I’m also careful in my asking of questions to never begin with ‘why’. Asking why has the potential to put people on the defensive which lessens the chance of collaborative efforts to move to a solution that benefits all.
Another thought or emotion I experience when I’m surprised is excitement. I’m a natural creative and the thought of creating something new and different or having a different experience is exciting to me. I view it as an opportunity to learn and grow.
Based on your experience, what’s the key success factor for a female leader / manager?
In my experience, the key success factor for a female leader is delegation. As women, we tend to try to have it all by doing it all. There is so much pressure in society today for us to perform at a certain level. We are expected to be so many things at once: a spouse, a parent, a partner, fun, hardworking, organized, and ambitious. We see messages all the time that suggests if we are not all of those things, we have somehow failed or not ‘met our potential.’
Messages like that have set us up to think that in order to have it all, we have to be it all and do it all too. We are feeling stressed out, burnt out, and overwhelmed and it’s affecting our mood, our health, and our interactions with other people.

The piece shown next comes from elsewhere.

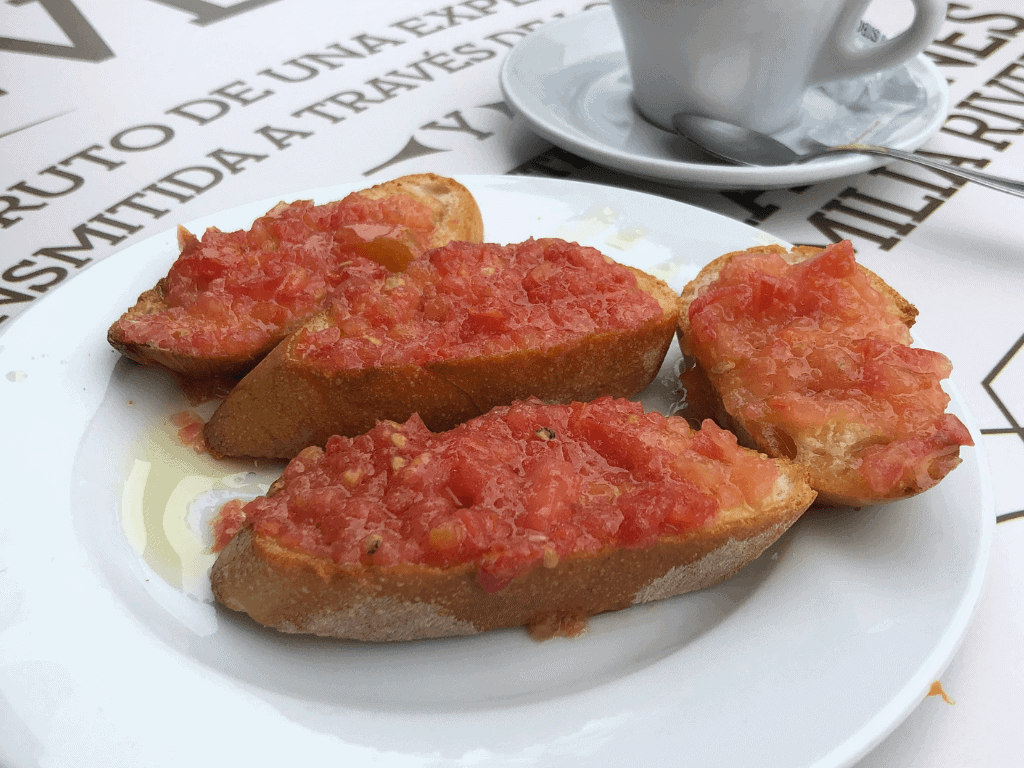 tomato toast known as pan con tomate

We are doing so much to keep up with the demands of our work life and our personal life that it’s taking its toll on both.

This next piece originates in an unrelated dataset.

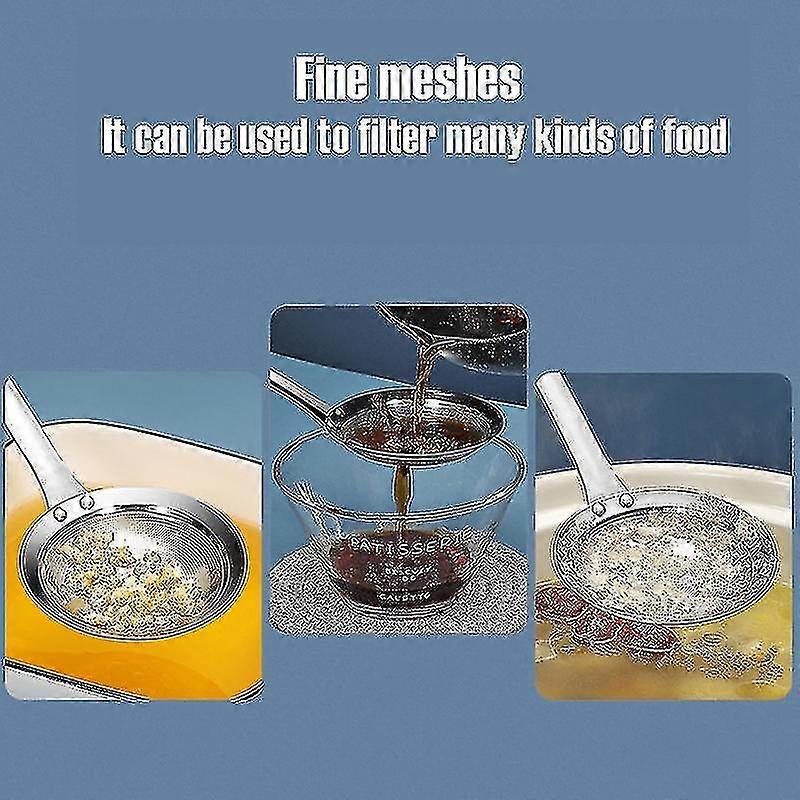 Stainless Steel Fine Mesh Skimmer Spoon Food Strainer With Long Handle Kitchen Tools For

As female leaders, we must prioritize what matters most to us and stop putting our health and relationships on the back burner. We need to move from high achieving to becoming high-performers on our journey to success. We need to implement habits that have us succeeding consistently, over the long term, while maintaining health, well-being, and happy relationships.

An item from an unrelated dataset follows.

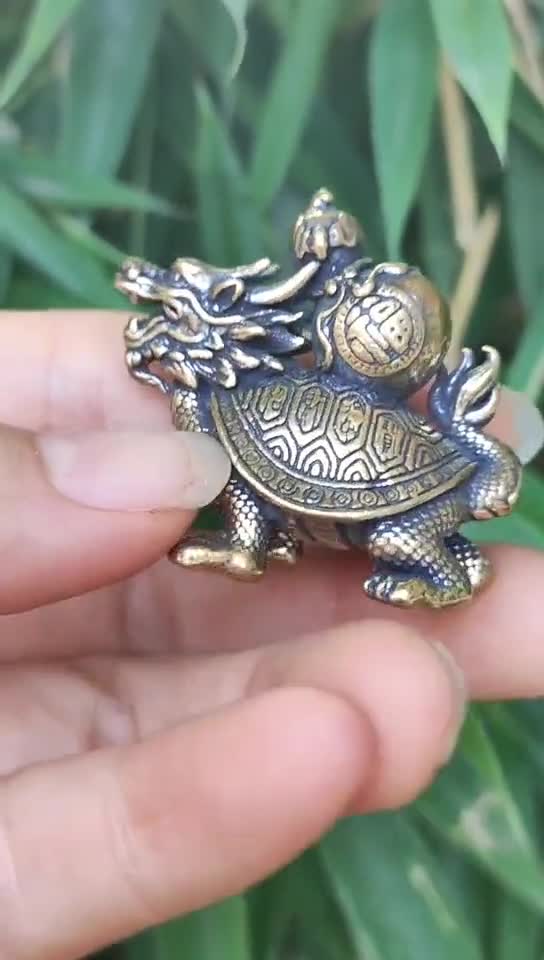 Old Copper Gilt Feng Shui Dragon Turtle Divine Beast Luck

Success is about being willing to give things up! Here’s my CPR formula to jumpstart your high-performance.
Clarity – Be clear on what you want and what makes you happy. Where are you unhappy in your life or business? Do you feel clear about who you are and what’s important? Are you living in alignment to that? Many of you will say that your family or your health is the most important thing in your life, yet you are living as if your job or career is.
Priorities - Establish clear priorities. When you don’t have clear priorities, studies show that you are actually up to 30 times more likely to miss out on success. How you spend your time, money and energy is a direct reflection of your values. When your base your decision-making on your values and your priorities, you are willing to sacrifice or give up what doesn’t move forward or support your priorities.
Responsibility – Own the responsibility of creating and setting boundaries. You make poor choices by saying yes to everything to please everyone and you end up overcommitted because of it. Part of the structure and process is creating clear boundaries. Without boundaries, we don’t know safety. Your job is to support the structure. Set it. Communicate it. Don’t run from it.
This will help you create the balance you need for your priorities, goals, and values. This will give you the power to stop spending time you don’t have on things you don’t really want to do.
Your performance and your success come down to the ability to be clear, prioritize and take responsibility for creating and setting boundaries that support your goals and values.